Data extract:
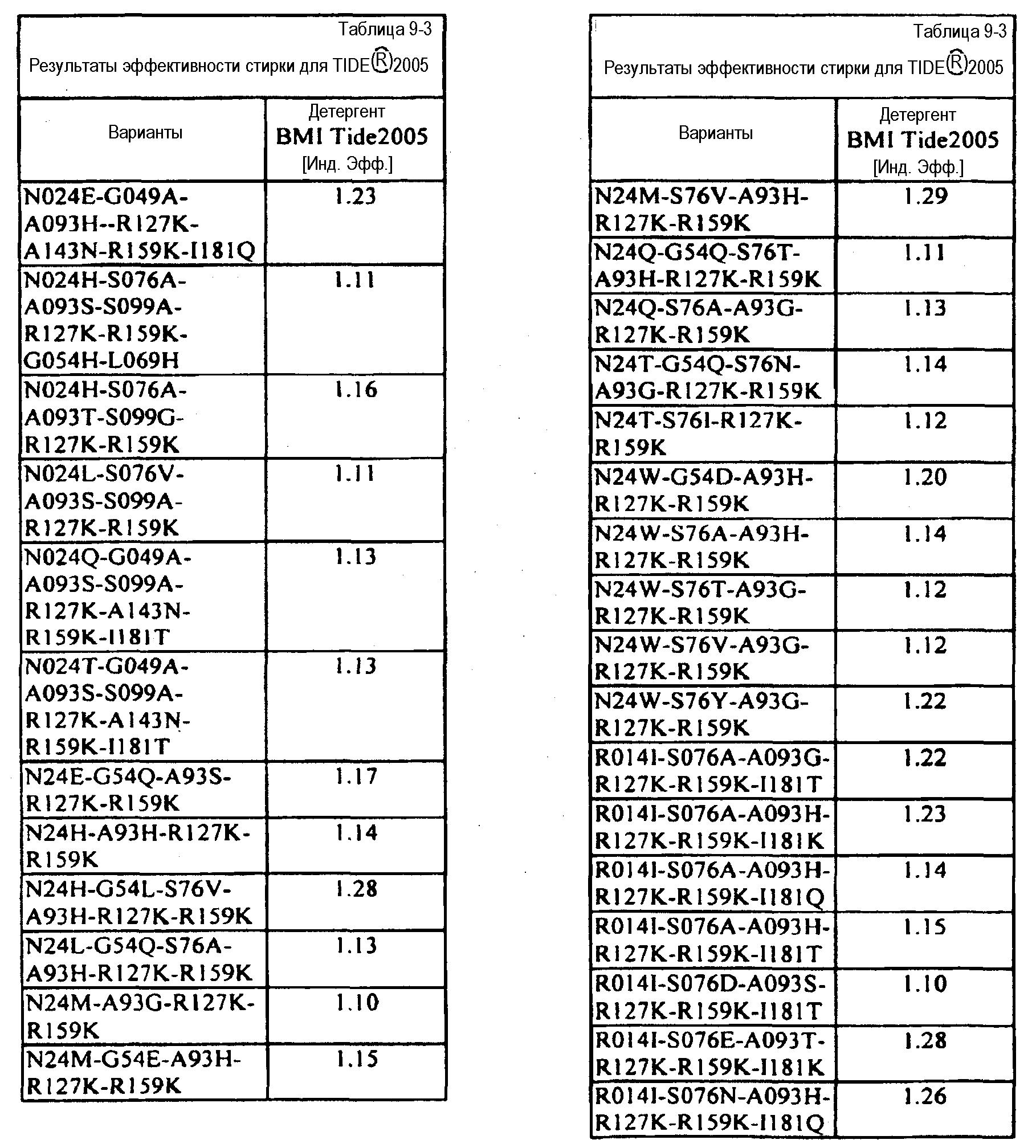 Figure 00000065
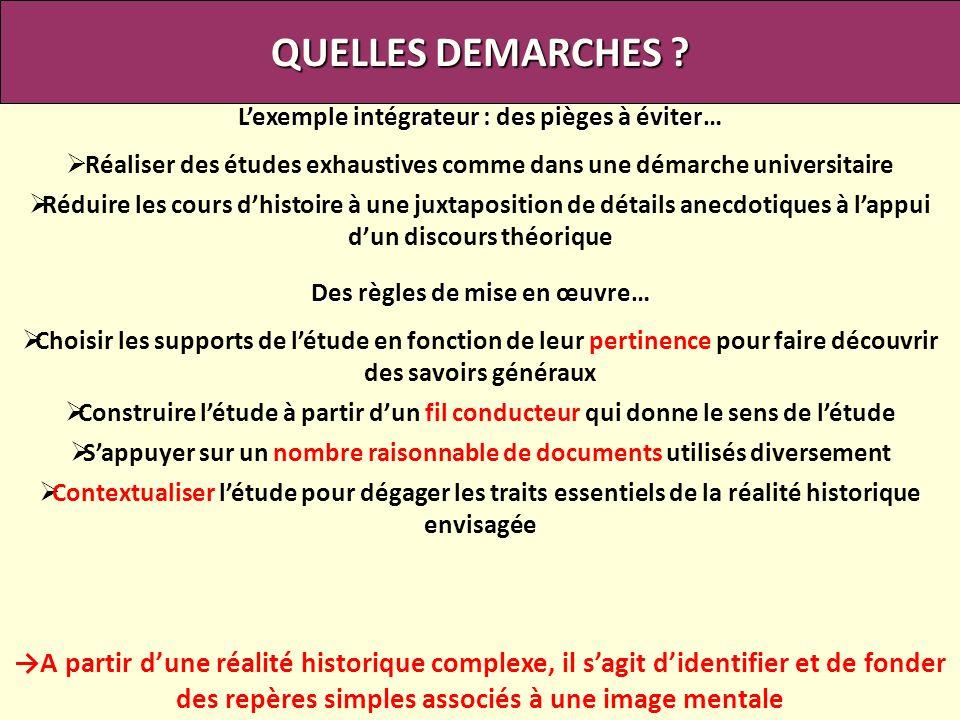 II - LA RÉVOLUTION ET LEMPIRE ( environ 25% du temps consacré à lhistoire) Deux questions principales à approfondir en 2 heures : Sur quelles bases se construit une France nouvelle .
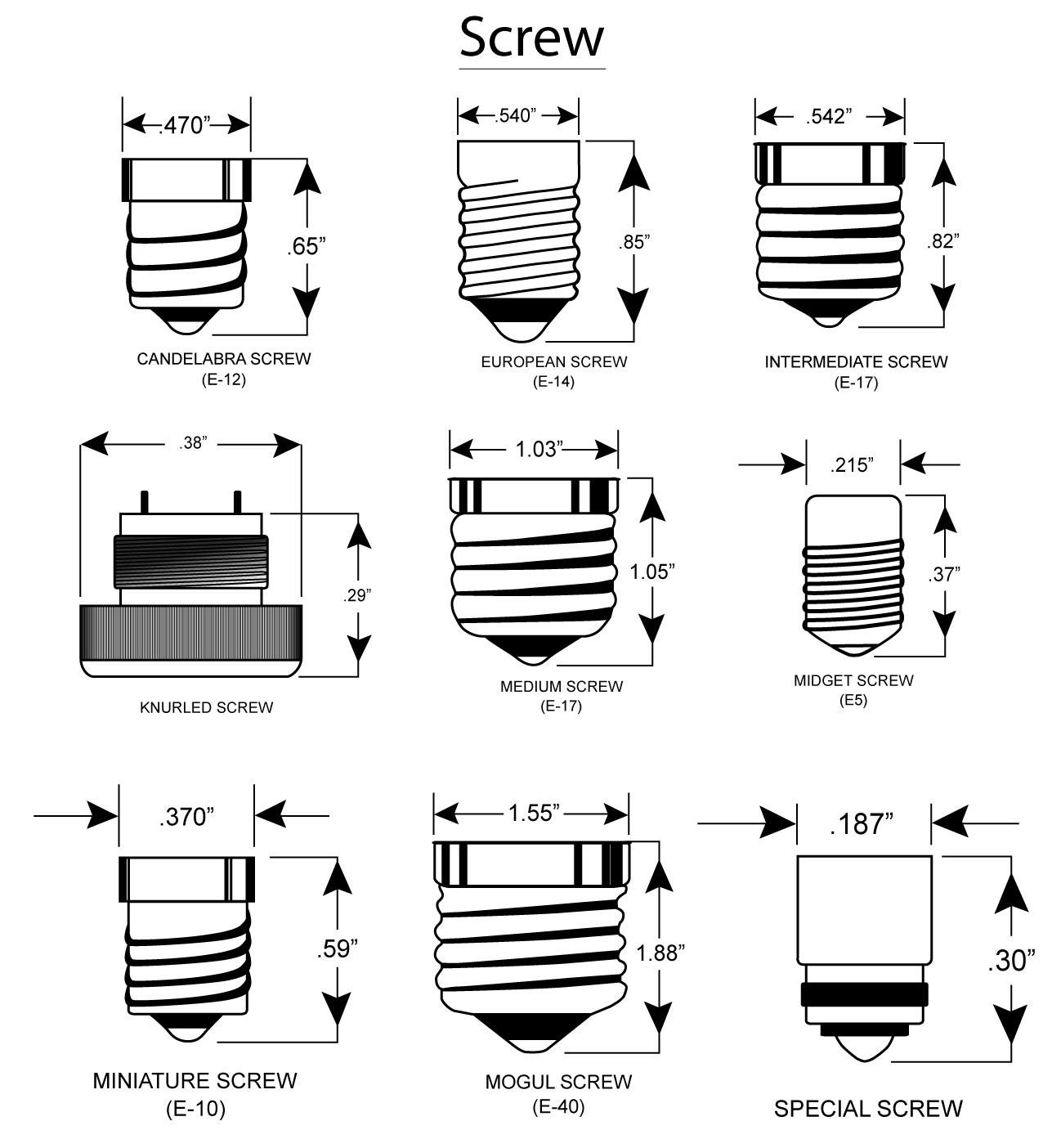 Led Light Different Types Of Led Bulb Ges Led Led Base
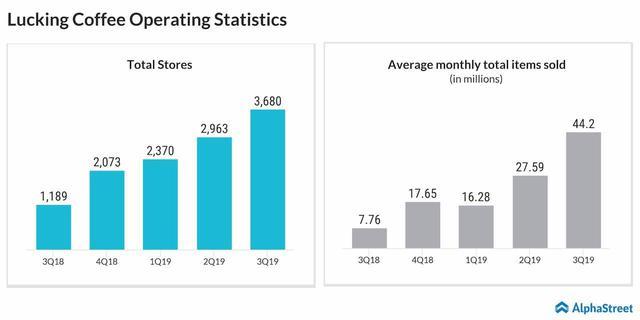 Sự sụp đổ chóng vánh của Luckin Coffee: Cổ phiếu rơi từ 50 USD xuống 1 USD sau 3 tháng, nộp đơn phá sản sau bê bối khai khống doanh thu - Ảnh 1.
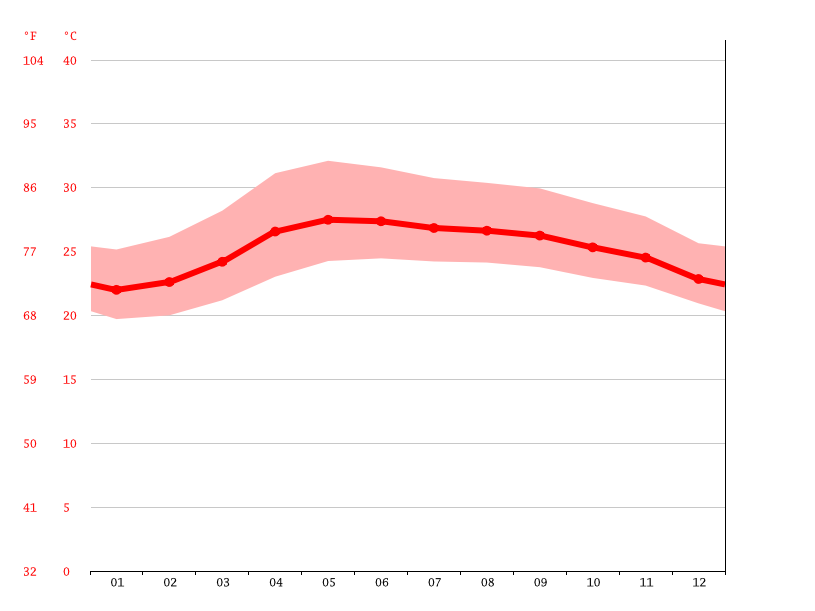 Temperature graph, Amulung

About this task: Without the pictures, output the full listing exactly as it stands.

Reply:
 Figure 00000065
 II - LA RÉVOLUTION ET LEMPIRE ( environ 25% du temps consacré à lhistoire) Deux questions principales à approfondir en 2 heures : Sur quelles bases se construit une France nouvelle .
 Led Light Different Types Of Led Bulb Ges Led Led Base
 Sự sụp đổ chóng vánh của Luckin Coffee: Cổ phiếu rơi từ 50 USD xuống 1 USD sau 3 tháng, nộp đơn phá sản sau bê bối khai khống doanh thu - Ảnh 1.
 Temperature graph, Amulung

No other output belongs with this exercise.